Je vois la neige de près. La température a chuté de presque vingt degrés, il pleut de façon intermittente. C’est vraiment la campagne. Les vaches, les moutons et les chèvres me tiennent compagnie sur cette partie de l’EuroVelo 1. Les quelques villages traversés sont des agglutinats de maisons et il ne faut pas compter sur des boulangeries, épiceries, cafés ou restaurants. Seuls des « Spars » « Kiwi mini prix » croisés une fois par jour, me permettent de m’approvisionner. Je ne dois pas passer outre.

Et il y a Alona dans sa guitoune en ce milieu d’après-midi. Mais franchement, elle est tombée du ciel celle-là ! Un peu comme moi d’ailleurs. Elle vient du Laos et au milieu de nulle part, au bord de la route, en bas d’une côte, elle prépare des plats asiatiques pour les familles d’agriculteurs du coin. Elle a épousé un paysan norvégien. Elle a trouvé un excellent moyen pour, sans doute, tromper son ennui.


Elle est aussi surprise que moi ! Elle me demande si je suis seule.

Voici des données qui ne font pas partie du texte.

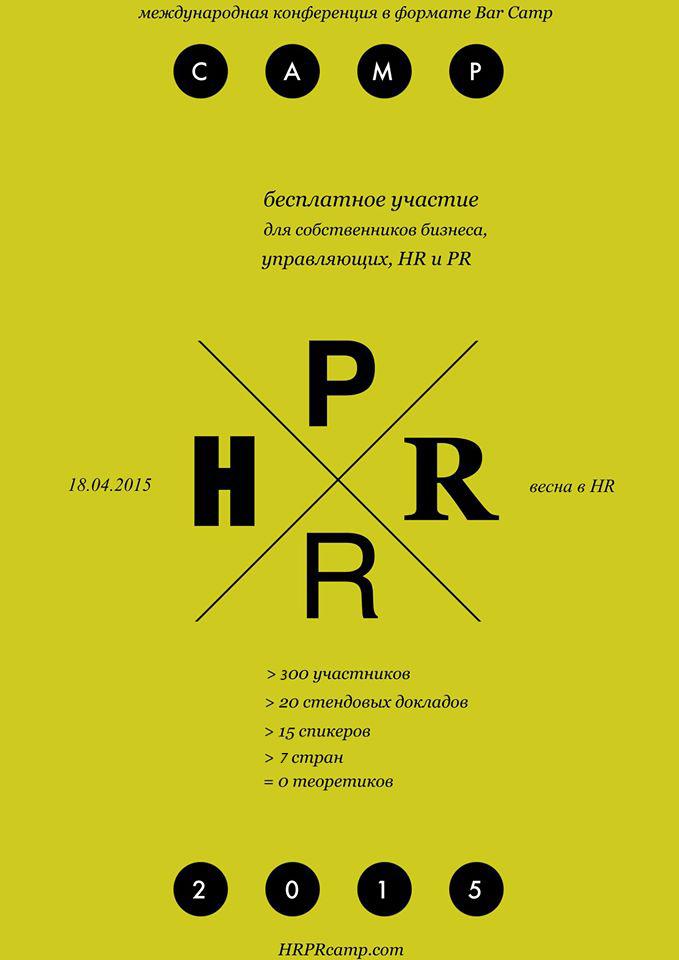 Плакат_HRPR Camp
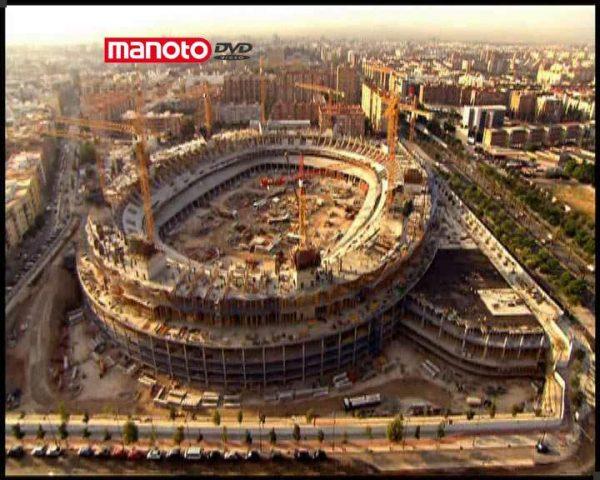 دانلود مستند استادیوم ها از مجموعه برآمده از فاجعه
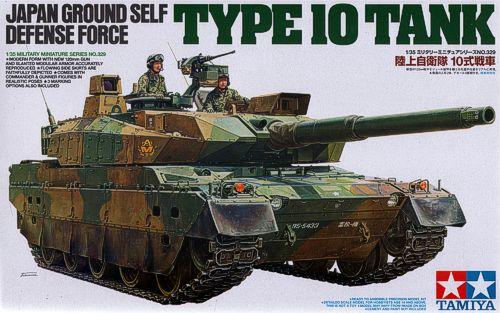 TA35329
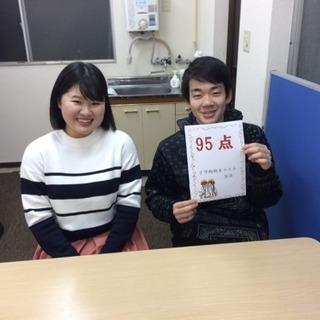 滋賀県で生徒募集中!【家庭教師ありがとう】 - 草津市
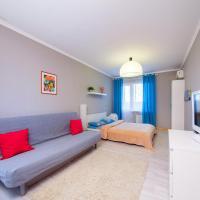 Apartment on Lavochkina 17, отель рядом с аэропортом Международный аэропорт Краснодар - KRR в Пашковском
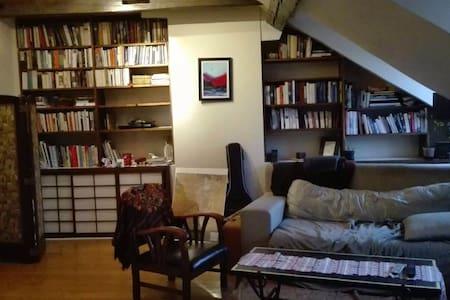 Magnifique appartement au coeur du Marais - Apartment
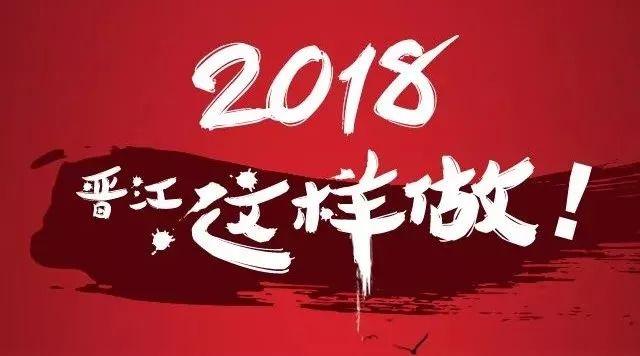 2017,我们不一样!2018,晋江这样做!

Elle me dit que je suis vieille pour être à vélo dans ces montagnes. Lorsque je lui dis mon âge elle lève les bras au ciel et s’exclame bruyamment, puis fait un geste pour dire que je suis vraiment costaud pour accomplir ce qu’elle qualifie d’exploit. Je déjeune donc là sans faim, d’un plat asiatique, pour faire durer ce moment.

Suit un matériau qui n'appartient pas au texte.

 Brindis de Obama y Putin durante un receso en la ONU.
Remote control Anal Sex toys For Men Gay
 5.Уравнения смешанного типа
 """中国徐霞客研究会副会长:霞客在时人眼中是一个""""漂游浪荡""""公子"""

J’arrive à Førde… la seule entrée possible est un tunnel interdit aux vélos. Je vois un passage de sable dominant la route d’un mètre. Une trace de vélo et les empreintes de pas du cycliste m’indiquent que quelqu’un d’autre a tenté l’exploit. Je ne prends pas le temps de réfléchir et j’entre dans le tunnel, me mettant véritablement en danger. Pendant un kilomètre j’avance péniblement en poussant mon vélo sur ce petit couloir de sable qui parfois se rétrécit me laissant à peine l’espace pour passer. Je griffe mes mains, mes sacoches et mon blouson contre le mur rugueux. 

 
Des automobilistes me klaxonnent car je n’ai rien à faire sur cet étroit passage surplombant la route. C’est dangereux. Je pourrais tomber sur la chaussée. Le temps pour parcourir ce fameux kilomètre me paraît une éternité. Je me sens fragilisée depuis mes premières étapes en Norvège et cette épreuve me renvoie à mon état de tristesse de ces derniers jours.
 
Puis je vois enfin le bout du tunnel, la fin de mon enfer, en pensant que les gendarmes m’attendent à la sortie… même pas ! Mais tout n’est pas fini car je suis du mauvais côté de la route, derrière un garde-fou ou plutôt folle. Je décroche toutes mes sacoches. Je dois être attentive car il y a peu d’espace entre la barrière et le ravin du fjord. Je porte ma bicyclette à bout de bras pour la déposer de l’autre côté de la barrière qui me semble bien haute, ce que je n’aurais jamais pu faire ordinairement. Je ne sais pas où j’ai trouvé la force. Je traverse en vitesse la route puis je reviens chercher mes sacoches. Rouge comme une pivoine après plusieurs allers et retours, je peux enfin sortir de cette condition de hors la loi. Et je me dis « Mais qu’est-ce que je fais seule dans cette galère à mon âge ? ».  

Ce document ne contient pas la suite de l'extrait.